Na jutro ratownicy wodni zapowiedzieli strajk – plaże będą bez ochrony.
Jak wynika z komunikatu opublikowanego przez związek zawodowy Isotita, przyczyną przerwy w pracy jest żądanie stałych i stabilnych miejsc pracy oraz położenie kresu „nielegalnej praktyce rozwiązywania umów na czas nieokreślony i corocznego ich odnawiania”.
Ratownicy wezwali także do utworzenia stanowiska nadzorcy ratownika i usunięcia istniejących „osób niewykwalifikowanych”.
Stowarzyszenie ratowników wysłało w tej sprawie pismo do MSW i wzywa do pełnego udziału w masowym strajku w godzinach 10:00–12:00.
Jak twierdzi stowarzyszenie pływacy zimą pozostaną bez ochrony na trzech oznakowanych plażach w Larnace – nie można zapewnić im personelu zgodnie z planem krajowym SALAMIS.

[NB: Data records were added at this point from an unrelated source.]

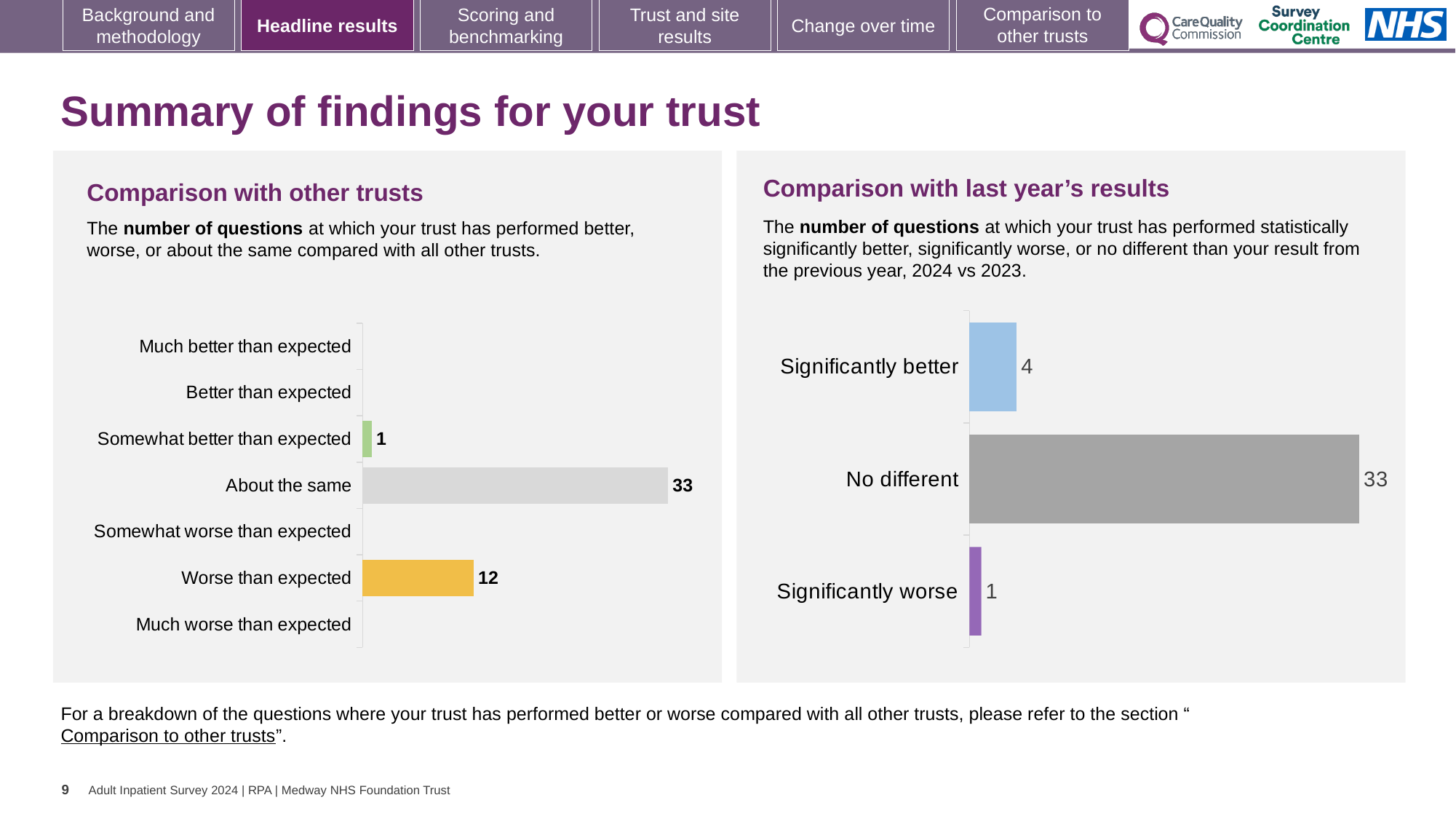
In the 'Comparison with other trusts' chart, how many questions are 'About the same'? 33 In the 'Comparison with last year's results' chart, which category has the lowest value? Significantly worse In the 'Comparison with other trusts' chart, how many questions are 'Somewhat better than expected'? 1 In the 'Comparison with other trusts' chart, how many categories are listed on the axis? 7 In the 'Comparison with last year's results' chart, how many questions are 'Significantly better'? 4 In the 'Comparison with other trusts' chart, how many questions are 'Worse than expected'? 12 In the 'Comparison with other trusts' chart, which category has the highest value? About the same In the 'Comparison with other trusts' chart, what is the difference between 'About the same' and 'Worse than expected'? 21 In the 'Comparison with last year's results' chart, how many questions are 'No different'? 33 In the 'Comparison with last year's results' chart, how many questions are 'Significantly worse'? 1 In the 'Comparison with last year's results' chart, which is larger: 'Significantly better' or 'Significantly worse'? Significantly better What type of chart is the 'Comparison with last year's results' chart? Bar chart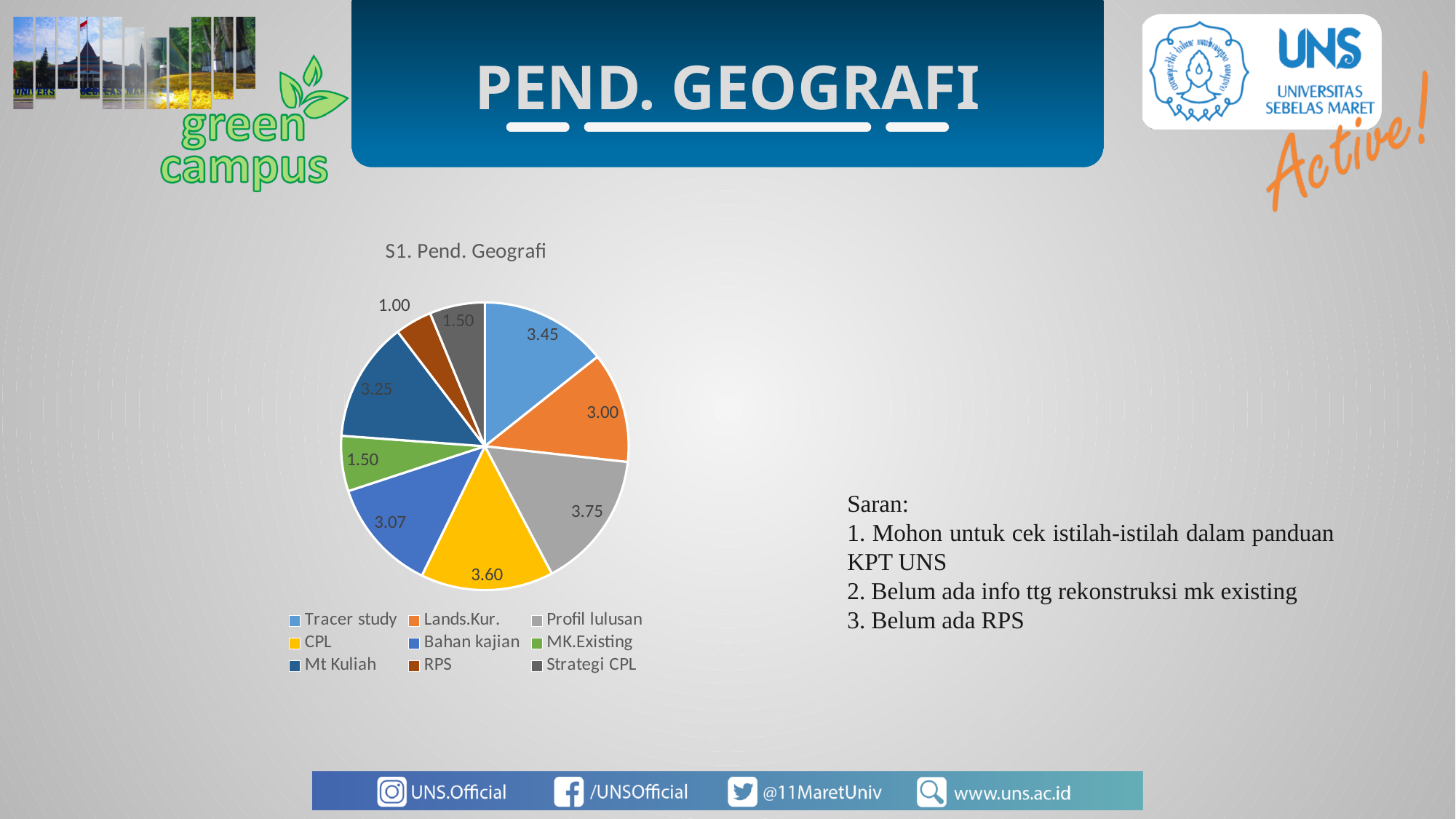
How many categories does the pie chart have? 9 What is the difference between the values for Profil lulusan and Lands.Kur.? 0.75 What is the title of the chart? S1. Pend. Geografi What is the value for RPS? 1.00 What is the value for Tracer study? 3.45 Which category has the smallest slice? RPS Which category has the largest slice? Profil lulusan Which is larger, the value for CPL or the value for Mt Kuliah? CPL What type of chart is shown on the slide? Pie chart Which colour represents MK.Existing in the legend? Green What is the value for Bahan kajian? 3.07 What is the value for Profil lulusan? 3.75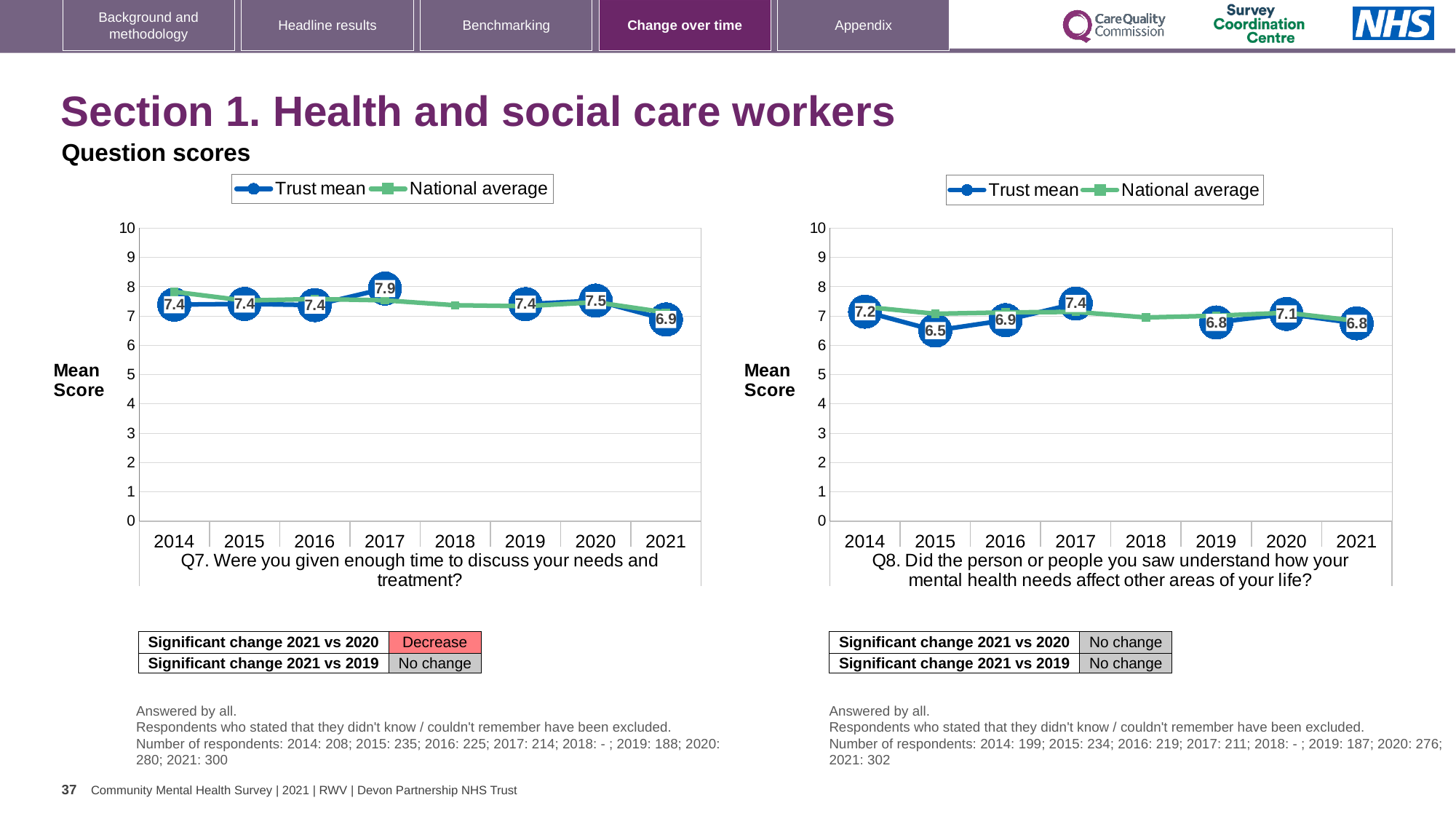
In the Q7 chart, what is the difference between the Trust mean in 2020 and in 2021? 0.6 In the Q8 chart, what is the Trust mean for 2015? 6.5 In the Q8 chart, is the National average for 2014 greater or less than 5? greater In the Q8 chart, which year has the highest Trust mean? 2017 In the Q7 chart, which year has the lowest Trust mean? 2021 How many series does the legend of the Q7 chart list? 2 In the Q8 chart, which year has the lowest Trust mean? 2015 In the Q8 chart, is the Trust mean for 2017 larger or smaller than the Trust mean for 2020? larger What kind of chart is the Q8 chart? line chart In the Q7 chart, which year has the highest Trust mean? 2017 In the Q7 chart, what is the Trust mean for 2017? 7.9 In the Q7 chart, what is the Trust mean for 2021? 6.9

Zarząd Prowincji Larnaka zdecydował się nie kontynuować odpowiedniego zabezpieczenia plaż , pomimo wskazówek i zaleceń wydanych przez Ministra Spraw Wewnętrznych, cechy, a także zorganizowane grupy miasta i prowincji Larnaka.
Zgodnie z zapowiedziami, w trosce o bezpieczeństwo kąpiących się, w punktach ratunkowych zatrudniona będzie ochrona.
W sezonie zimowym w Larnace działają trzy plaże w Mackenzi, Finikoudes i Oroklini, które zgodnie z planem krajowym SALAMIS muszą być obsadzone przez dwóch ratowników przez siedem dni w tygodniu.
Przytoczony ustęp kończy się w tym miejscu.